Effective communication now often depends on how many bars you have on your cell phone. What about the signal in your house? How many bars do you have when it comes to communicating with your spouse?
Made for Companionship
We were not made to be alone. In the beginning, God created us to be in a relationship with Him and with each other. Uniquely he created man and woman to live as husband and wife. Genesis 2:18-25 points out how God created man and woman for companionship.
18 Then the LORD God said, “It is not good that the man should be alone; I will make him a helper fit for him.” 19 Now out of the ground the LORD God had formed every beast of the field and every bird of the heavens and brought them to the man to see what he would call them. And whatever the man called every living creature, that was its name. 20 The man gave names to all livestock and to the birds of the heavens and to every beast of the field. But for Adam there was not found a helper fit for him.21 So the LORD God caused a deep sleep to fall upon the man, and while he slept took one of his ribs and closed up its place with flesh.22 And the rib that the LORD God had taken from the man he made8 into a woman and brought her to the man. 23 Then the man said, “This at last is bone of my bonesand flesh of my flesh; she shall be called Woman, because she was taken out of Man.”24 Therefore a man shall leave his father and his mother and hold fast to his wife, and they shall become one flesh. 25 And the man and his wife were both naked and were not ashamed.
━━━━━━
- _WORK ORDER_
Transcribe everything in the passage on marriage and companionship from "Effective communication now" down to "woman for companionship.".

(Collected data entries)
━━━━━━
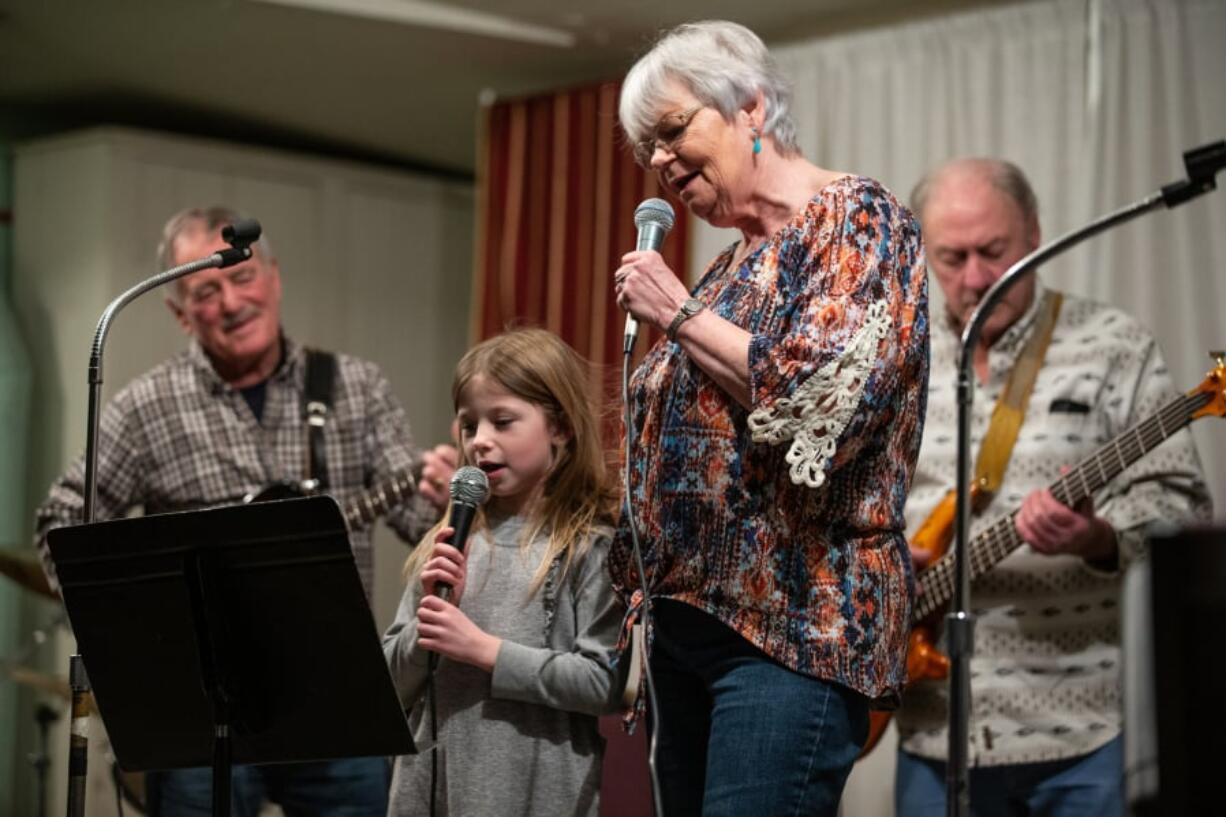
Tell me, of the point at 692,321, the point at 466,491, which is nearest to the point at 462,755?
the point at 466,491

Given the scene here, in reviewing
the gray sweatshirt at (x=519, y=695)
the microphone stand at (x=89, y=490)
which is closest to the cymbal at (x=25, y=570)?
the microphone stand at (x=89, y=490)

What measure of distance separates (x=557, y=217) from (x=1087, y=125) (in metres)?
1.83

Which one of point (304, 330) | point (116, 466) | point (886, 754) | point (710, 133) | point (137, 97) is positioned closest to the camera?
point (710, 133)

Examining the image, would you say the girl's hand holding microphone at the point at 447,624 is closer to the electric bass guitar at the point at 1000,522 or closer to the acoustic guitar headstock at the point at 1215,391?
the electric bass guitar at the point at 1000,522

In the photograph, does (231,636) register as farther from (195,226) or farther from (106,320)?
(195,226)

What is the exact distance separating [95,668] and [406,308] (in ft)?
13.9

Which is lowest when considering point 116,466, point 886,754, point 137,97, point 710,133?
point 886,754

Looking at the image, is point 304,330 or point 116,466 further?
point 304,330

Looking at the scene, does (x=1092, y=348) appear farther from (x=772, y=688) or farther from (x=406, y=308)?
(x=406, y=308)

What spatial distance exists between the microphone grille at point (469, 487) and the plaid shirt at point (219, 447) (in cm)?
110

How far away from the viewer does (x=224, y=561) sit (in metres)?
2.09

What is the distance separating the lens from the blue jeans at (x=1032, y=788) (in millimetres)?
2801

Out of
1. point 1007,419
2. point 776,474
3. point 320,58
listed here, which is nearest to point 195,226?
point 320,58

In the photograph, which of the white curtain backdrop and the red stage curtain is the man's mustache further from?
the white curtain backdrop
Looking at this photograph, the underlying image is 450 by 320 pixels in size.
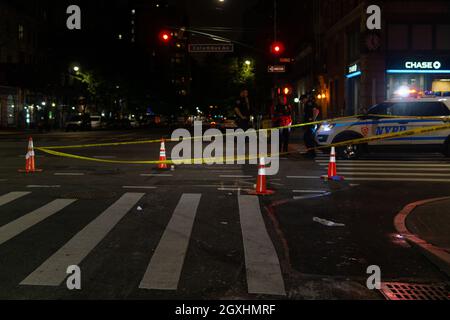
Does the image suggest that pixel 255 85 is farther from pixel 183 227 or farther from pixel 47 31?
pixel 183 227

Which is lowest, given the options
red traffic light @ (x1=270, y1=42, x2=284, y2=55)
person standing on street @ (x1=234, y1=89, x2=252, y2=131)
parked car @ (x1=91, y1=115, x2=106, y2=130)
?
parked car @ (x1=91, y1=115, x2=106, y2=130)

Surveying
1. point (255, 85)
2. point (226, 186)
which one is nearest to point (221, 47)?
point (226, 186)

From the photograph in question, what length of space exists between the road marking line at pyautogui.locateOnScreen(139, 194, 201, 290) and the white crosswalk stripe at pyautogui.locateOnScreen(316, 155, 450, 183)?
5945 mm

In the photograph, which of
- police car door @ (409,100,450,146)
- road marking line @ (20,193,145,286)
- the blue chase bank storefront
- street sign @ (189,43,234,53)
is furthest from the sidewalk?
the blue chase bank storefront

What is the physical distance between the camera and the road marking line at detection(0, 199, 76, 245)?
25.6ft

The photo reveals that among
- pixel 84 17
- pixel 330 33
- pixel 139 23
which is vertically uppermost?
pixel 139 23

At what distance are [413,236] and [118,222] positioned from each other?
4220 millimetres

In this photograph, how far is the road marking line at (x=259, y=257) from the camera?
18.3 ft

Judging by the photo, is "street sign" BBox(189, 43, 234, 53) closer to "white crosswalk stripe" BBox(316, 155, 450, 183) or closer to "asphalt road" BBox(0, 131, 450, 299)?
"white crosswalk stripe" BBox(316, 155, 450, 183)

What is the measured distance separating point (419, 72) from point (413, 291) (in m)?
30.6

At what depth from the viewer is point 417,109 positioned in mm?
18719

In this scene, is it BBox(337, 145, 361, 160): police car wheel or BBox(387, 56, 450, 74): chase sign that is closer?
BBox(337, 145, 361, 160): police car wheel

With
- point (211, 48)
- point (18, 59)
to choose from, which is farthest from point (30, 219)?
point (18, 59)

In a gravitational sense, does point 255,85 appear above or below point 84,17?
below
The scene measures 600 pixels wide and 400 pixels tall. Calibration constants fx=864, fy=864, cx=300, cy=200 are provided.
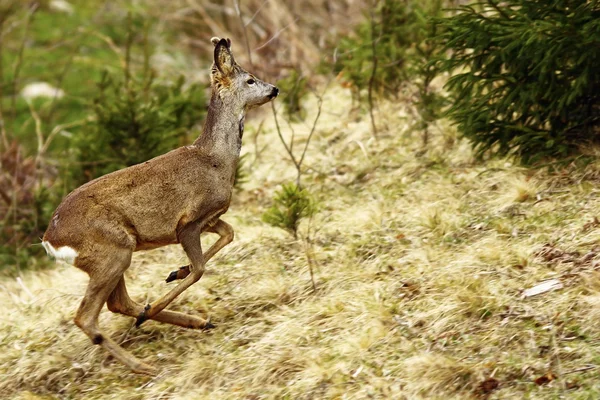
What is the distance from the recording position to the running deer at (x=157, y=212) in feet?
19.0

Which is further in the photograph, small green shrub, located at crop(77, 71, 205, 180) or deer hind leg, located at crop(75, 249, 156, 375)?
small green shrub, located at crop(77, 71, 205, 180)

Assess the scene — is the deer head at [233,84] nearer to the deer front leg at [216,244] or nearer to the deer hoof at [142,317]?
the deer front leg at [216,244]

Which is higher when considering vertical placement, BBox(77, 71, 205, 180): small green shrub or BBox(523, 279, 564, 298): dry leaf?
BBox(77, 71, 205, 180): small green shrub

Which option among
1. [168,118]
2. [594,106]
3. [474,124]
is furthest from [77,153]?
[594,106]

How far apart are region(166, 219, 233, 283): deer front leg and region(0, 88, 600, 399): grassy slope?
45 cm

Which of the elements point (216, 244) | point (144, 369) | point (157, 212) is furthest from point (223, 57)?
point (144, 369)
━━━━━━
- _SOLVED EXERCISE_
Effective communication now often depends on how many bars you have on your cell phone. What about the signal in your house? How many bars do you have when it comes to communicating with your spouse?
Made for Companionship
We were not made to be alone. In the beginning, God created us to be in a relationship with Him and with each other. Uniquely he created man and woman to live as husband and wife. Genesis 2:18-25 points out how God created man and woman for companionship.